Asset managers VanEck and 21Shares have officially submitted S-1 filings with the U.S. Securities and Exchange Commission (SEC) for the first Solana Spot ETF in a major development for the cryptocurrency industry.
The move comes as the Bitcoin ETF market has seen significant success since its launch in January, with the Ethereum ETF market set to begin trading next week.
However, Matthew Sigel, head of digital asset research at VanEck, stressed that the final approval and trading probability of the expected Solana ETF Market will depend heavily on the outcome of the upcoming US presidential election.
This is due to notable differences in their approaches to cryptocurrency regulation and the potential change in leadership at the SEC, which plays a central role in the approval process.
Sigel Calls for Fair Approval Process for Solana ETF
In a recent Bloomberg interview interviewSigel highlighted the growing influence of crypto voters in elections and the changing regulatory environment in Washington.
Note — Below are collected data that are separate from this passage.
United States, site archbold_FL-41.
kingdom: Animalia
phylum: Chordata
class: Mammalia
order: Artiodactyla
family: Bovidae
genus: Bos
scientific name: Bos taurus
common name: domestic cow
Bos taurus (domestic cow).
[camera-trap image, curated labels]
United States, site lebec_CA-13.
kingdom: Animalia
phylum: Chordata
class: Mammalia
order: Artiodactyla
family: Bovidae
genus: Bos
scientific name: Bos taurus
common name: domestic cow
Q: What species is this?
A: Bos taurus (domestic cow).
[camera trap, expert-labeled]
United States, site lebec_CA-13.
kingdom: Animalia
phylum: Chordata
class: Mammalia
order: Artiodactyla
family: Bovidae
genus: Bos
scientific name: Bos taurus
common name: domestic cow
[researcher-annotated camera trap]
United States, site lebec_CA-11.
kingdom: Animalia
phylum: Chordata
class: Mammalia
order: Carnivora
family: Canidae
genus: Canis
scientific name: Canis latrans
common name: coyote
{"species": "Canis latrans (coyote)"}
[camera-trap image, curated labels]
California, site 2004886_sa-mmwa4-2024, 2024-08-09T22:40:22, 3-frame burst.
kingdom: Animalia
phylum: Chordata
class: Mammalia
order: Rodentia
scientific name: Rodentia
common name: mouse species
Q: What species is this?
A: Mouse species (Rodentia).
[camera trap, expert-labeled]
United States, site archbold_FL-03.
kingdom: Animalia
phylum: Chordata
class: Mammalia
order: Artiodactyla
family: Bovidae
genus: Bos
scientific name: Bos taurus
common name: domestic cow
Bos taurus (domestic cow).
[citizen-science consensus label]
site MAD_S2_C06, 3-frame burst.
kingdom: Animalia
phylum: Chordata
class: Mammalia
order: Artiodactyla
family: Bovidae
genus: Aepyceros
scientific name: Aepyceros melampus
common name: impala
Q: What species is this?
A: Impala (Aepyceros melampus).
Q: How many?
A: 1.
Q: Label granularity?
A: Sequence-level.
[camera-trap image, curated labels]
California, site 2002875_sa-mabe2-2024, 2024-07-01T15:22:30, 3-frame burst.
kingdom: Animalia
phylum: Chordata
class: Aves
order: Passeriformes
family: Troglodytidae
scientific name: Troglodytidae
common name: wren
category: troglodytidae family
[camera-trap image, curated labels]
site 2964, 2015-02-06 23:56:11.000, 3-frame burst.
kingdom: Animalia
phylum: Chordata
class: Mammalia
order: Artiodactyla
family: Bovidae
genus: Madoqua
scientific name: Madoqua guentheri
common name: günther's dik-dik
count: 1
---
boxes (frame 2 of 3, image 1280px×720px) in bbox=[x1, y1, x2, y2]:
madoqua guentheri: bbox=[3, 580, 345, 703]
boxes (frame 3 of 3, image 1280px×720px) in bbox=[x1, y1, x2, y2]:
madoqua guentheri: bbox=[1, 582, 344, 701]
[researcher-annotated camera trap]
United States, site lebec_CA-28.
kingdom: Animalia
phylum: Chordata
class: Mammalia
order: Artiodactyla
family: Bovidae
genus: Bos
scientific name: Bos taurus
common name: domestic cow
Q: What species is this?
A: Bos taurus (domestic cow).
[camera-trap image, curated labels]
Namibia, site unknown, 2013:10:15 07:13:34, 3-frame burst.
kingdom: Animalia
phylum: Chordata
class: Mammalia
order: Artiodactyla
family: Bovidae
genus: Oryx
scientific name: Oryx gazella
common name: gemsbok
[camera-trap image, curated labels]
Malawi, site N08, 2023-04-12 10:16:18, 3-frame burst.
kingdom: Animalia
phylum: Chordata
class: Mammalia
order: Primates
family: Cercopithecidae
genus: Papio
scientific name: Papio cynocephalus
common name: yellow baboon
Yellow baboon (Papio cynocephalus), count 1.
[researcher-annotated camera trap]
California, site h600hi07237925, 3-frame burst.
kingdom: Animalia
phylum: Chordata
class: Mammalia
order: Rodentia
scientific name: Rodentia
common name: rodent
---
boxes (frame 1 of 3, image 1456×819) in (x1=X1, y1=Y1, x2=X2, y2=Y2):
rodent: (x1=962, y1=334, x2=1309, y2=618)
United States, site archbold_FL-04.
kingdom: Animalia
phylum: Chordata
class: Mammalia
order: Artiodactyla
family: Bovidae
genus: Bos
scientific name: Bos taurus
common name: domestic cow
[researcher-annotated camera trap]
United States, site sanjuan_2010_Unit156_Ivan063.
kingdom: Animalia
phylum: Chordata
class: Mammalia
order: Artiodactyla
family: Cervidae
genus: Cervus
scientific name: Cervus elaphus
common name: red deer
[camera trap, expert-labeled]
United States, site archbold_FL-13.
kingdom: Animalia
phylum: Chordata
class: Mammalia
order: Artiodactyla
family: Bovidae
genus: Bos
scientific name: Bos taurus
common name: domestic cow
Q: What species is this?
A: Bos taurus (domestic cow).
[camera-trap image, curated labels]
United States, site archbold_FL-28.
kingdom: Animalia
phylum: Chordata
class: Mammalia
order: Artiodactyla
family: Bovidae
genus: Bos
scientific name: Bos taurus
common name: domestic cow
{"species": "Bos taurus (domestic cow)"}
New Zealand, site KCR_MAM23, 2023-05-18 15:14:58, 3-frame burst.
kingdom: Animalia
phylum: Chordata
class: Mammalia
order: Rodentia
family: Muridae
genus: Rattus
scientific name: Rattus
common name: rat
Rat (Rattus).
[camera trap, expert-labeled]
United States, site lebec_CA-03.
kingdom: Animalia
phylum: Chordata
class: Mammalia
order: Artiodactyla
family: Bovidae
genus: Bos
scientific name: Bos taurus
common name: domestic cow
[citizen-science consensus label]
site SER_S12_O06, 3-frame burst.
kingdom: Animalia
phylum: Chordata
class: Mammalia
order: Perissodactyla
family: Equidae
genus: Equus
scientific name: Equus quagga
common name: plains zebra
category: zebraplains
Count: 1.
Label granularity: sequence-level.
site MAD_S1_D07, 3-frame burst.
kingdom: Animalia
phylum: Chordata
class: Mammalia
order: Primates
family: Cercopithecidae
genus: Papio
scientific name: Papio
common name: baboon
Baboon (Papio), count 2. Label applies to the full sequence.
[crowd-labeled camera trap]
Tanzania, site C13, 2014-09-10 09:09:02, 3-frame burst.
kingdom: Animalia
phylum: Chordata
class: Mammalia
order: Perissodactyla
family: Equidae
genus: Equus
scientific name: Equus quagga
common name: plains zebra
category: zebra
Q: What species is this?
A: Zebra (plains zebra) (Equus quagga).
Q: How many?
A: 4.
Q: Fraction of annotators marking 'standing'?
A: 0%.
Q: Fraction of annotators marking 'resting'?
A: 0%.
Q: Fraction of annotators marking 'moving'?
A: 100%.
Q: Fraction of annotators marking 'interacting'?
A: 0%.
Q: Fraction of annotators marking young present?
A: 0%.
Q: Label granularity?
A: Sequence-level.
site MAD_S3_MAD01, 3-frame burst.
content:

He said, “We’re already seeing a change in the regulatory environment at the elected level. Several Democrats are voting for pro-crypto legislation.”
Cryptocurrencies have become a hot topic in the White House race, with the Biden administration taking a different approach. Regulation of digital assets than former President Donald Trump, who has expressed support for the industry.
Sigel also noted that the lack of a regulated futures market for Solana could hamper the ETF’s approval. He attributed this to the influence of SEC Chairman Gary Gensler: “We think this is Gensler Psyop again. He’s created this condition since he took office.”
Sigel expressed confidence that with the regulatory landscape evolving, Solana ETFs could still be approved even if Biden wins the election. He stressed that the outcome also depends on the SEC chairman and urged the SEC to make a fair and timely decision. approval process.
Addressing the regulatory environment, Sigel criticized the current situation, particularly regarding Solana. However, he stressed that if Ethereum-based products were allowed to be traded, it would cement Ethereum’s status as a commodity, and the same principle should apply to Solana.
Numerical analysis of the galaxy
Alex Thorn, Director of Research at Galaxy Digital, analysis On-site deposits of Solana ETPs by VanEck and 21Shares, similar to Sigel’s approach.
Thorn stressed the importance of the recent adoption FIT21 Lawthat clarifies regulatory boundaries between the SEC and the Commodity Futures Trading Commission (CFTC). This legislation could play a crucial role in the future regulation of cryptocurrencies, clarifying whether digital assets should be treated as commodities or securities.
Thorn noted that such clarity could improve the chances of ETP approval for digital currencies beyond Bitcoin and Ether, including Solana.
Overall, the future of Solana ETFs faces regulatory hurdles and uncertainties. VanEck’s history of early filings demonstrates its strategic approach, and they may be banking on the outcome of the US presidential election.
The fate of the Solana ETF will depend on the outcome of the election, potential changes in SEC leadership, and ongoing developments in the regulatory landscape.
At the time of writing, Solana’s native token, SOL, is trading at $141, following the overall market downtrend seen on Wednesday, resulting in a 5% price drop over a 24-hour period.